Alooma vs FME: Flexibility and Customization

Alooma

Users could write custom JavaScript transforms or Python UDFs for complex logic. The platform managed infrastructure, but custom connectors required Eloqua code or support.

FME

Users can embed Python, R, or Shell scripts within transformers for custom logic. FME Server can be deployed in any environment (on-prem, AWS, Azure) and scaled horizontally. However, no built-in data catalog or lineage; separate tools needed.

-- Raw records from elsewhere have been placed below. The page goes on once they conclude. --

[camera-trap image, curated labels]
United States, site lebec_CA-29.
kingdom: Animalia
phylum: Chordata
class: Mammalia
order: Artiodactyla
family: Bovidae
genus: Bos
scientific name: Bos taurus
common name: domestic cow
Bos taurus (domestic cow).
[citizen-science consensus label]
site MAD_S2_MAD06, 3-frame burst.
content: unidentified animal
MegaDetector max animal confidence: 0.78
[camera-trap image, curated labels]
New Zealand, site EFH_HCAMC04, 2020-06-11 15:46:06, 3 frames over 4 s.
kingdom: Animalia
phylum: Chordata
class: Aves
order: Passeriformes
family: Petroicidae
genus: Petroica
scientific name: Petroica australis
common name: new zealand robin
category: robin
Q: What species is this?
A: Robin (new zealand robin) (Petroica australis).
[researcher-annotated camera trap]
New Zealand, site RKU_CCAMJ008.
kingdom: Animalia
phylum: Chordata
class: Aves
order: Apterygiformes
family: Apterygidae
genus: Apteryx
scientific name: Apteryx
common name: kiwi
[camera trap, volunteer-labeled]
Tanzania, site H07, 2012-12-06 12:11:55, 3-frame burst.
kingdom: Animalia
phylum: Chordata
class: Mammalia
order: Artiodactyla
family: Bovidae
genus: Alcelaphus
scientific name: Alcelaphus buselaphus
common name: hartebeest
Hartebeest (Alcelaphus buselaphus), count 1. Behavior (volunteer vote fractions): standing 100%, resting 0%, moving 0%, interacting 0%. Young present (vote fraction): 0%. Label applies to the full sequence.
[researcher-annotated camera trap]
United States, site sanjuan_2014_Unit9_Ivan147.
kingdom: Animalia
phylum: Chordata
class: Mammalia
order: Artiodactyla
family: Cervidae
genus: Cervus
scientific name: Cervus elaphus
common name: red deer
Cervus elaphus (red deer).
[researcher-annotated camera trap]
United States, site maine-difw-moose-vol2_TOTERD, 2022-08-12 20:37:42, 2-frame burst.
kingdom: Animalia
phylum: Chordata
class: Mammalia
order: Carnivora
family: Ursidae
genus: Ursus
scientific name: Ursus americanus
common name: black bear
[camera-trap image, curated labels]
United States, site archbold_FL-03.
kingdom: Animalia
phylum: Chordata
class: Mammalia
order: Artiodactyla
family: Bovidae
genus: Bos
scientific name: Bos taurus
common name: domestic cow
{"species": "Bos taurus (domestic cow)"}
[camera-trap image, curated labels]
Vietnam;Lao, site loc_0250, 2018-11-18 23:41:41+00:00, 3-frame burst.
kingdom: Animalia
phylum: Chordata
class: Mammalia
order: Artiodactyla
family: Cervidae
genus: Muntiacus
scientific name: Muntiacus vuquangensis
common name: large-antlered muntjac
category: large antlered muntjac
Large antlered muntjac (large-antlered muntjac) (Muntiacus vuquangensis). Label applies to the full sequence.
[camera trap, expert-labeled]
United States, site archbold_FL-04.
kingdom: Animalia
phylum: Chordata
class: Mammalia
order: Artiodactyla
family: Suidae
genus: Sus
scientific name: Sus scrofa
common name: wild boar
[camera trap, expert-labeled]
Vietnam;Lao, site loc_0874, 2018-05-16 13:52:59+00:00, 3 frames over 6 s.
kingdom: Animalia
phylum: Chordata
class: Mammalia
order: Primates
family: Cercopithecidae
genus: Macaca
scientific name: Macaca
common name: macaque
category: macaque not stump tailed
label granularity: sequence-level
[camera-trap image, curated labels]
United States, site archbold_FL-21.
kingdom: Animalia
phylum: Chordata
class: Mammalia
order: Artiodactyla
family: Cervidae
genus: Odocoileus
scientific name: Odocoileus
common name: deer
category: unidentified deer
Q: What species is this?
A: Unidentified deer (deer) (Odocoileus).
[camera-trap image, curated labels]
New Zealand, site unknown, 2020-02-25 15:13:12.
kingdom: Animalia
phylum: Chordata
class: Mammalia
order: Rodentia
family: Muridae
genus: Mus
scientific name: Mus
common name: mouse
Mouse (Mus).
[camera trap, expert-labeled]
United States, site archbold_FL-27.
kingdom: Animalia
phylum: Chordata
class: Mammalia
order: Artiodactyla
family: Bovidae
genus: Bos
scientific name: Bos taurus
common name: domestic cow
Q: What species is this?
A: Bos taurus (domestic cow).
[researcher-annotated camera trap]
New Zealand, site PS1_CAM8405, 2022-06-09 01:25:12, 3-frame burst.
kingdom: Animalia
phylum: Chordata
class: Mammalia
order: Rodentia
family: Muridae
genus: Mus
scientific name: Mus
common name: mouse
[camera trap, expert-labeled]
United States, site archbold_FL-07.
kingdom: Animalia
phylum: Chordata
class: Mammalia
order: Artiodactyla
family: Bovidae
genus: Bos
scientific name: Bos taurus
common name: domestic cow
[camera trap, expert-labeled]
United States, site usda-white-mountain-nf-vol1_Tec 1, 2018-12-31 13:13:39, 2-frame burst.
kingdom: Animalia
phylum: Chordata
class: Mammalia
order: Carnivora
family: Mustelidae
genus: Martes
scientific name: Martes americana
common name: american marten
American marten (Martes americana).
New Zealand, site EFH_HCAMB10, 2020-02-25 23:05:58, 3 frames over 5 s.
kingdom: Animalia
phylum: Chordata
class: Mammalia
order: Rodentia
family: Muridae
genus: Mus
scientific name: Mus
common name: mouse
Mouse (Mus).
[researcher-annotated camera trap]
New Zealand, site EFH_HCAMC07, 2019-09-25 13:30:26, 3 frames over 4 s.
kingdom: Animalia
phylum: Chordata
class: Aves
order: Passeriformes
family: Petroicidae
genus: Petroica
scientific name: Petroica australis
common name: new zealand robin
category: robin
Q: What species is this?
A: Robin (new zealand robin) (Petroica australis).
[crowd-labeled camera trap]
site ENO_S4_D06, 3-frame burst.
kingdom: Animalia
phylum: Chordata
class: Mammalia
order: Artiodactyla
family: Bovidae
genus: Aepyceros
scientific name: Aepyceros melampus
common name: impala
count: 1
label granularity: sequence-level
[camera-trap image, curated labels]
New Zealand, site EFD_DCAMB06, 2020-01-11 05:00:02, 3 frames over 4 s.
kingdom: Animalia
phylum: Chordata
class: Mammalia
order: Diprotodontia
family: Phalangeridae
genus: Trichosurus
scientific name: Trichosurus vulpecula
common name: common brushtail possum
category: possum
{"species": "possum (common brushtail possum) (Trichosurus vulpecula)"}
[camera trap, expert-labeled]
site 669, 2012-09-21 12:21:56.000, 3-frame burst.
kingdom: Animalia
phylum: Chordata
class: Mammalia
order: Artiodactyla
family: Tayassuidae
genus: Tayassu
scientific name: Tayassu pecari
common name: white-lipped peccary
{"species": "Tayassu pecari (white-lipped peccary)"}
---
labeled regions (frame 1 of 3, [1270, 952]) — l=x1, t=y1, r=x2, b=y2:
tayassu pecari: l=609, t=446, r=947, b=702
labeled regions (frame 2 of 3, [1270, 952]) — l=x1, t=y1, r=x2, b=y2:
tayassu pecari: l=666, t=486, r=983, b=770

Summary of Alooma vs FME vs Weld

WeldAloomaFME
Connectors200+100+450+
Price€99 / 2 connectorsN/A (product retired; GCP service pricing applies)Per-seat for FME Desktop ($2,000+/year) and per-core for FME Server (custom)
Free tierNoNoNo
LocationEUSunnyvale, CA, USA (pre-acquisition)Surrey, BC, Canada (Safe Software HQ)
Extract data (ETL)YesYesYes
Sync data to HubSpot, Salesforce, Klaviyo, Excel etc. (reverse ETL)YesNoNo
TransformationsYesYesYes
AI AssistantYesNoNo
On-PremiseNoNoYes
OrchestrationYesYesYes
LineageYesNoNo
Version controlYesNoNo
Load data to and from ExcelYesNoYes
Load data to and from Google SheetsYesNoNo
Two-Way SyncYesNoNo
dbt Core IntegrationYesNoNo
dbt Cloud IntegrationYesNoNo
OpenAPI / Developer APIYesNoYes
G2 Rating4.84.7

Conclusion

You’re comparing Alooma, FME, Weld. Each of these tools has its own strengths:

  • Aloomaalooma supported real-time ingestion from kafka, databases (mysql, postgresql), logs, rest apis, and saas apps, with built-in transformations (masking, enrichment). it automatically handled schema changes, and could write to bigquery partitions. no longer available as a separate product. users adopt equivalent gcp services (dataflow, data fusion) which have pay-as-you-go pricing under the gcp pricing model. .
  • FMEsupports reading/writing 450+ formats (gis, cad, json, xml, databases), transformer library (spatial & non-spatial), workflow orchestration via fme server, automation (event-based, scheduled), and rest api endpoints for triggering. fme desktop licenses start around $2,000/year. fme server pricing is per-core (often $20k+/core for an annual license). expensive for small teams, but justified where spatial data integration is critical. .
  • Weldweld integrates elt, data transformations, and reverse etl all within one platform. it also provides advanced features such as data lineage, orchestration, workflow management, and an ai assistant, which helps in automating repetitive tasks and optimizing workflows.weld offers a straightforward and competitive pricing model, starting at €99 for 2 million active rows, making it more affordable and predictable, especially for small to medium-sized enterprises..
Review the detailed sections above—connectors, pricing, feature set, and integrations—and choose the one that best matches your technical expertise, budget, and use cases.

Want to try a better alternative? Try Weld for free today.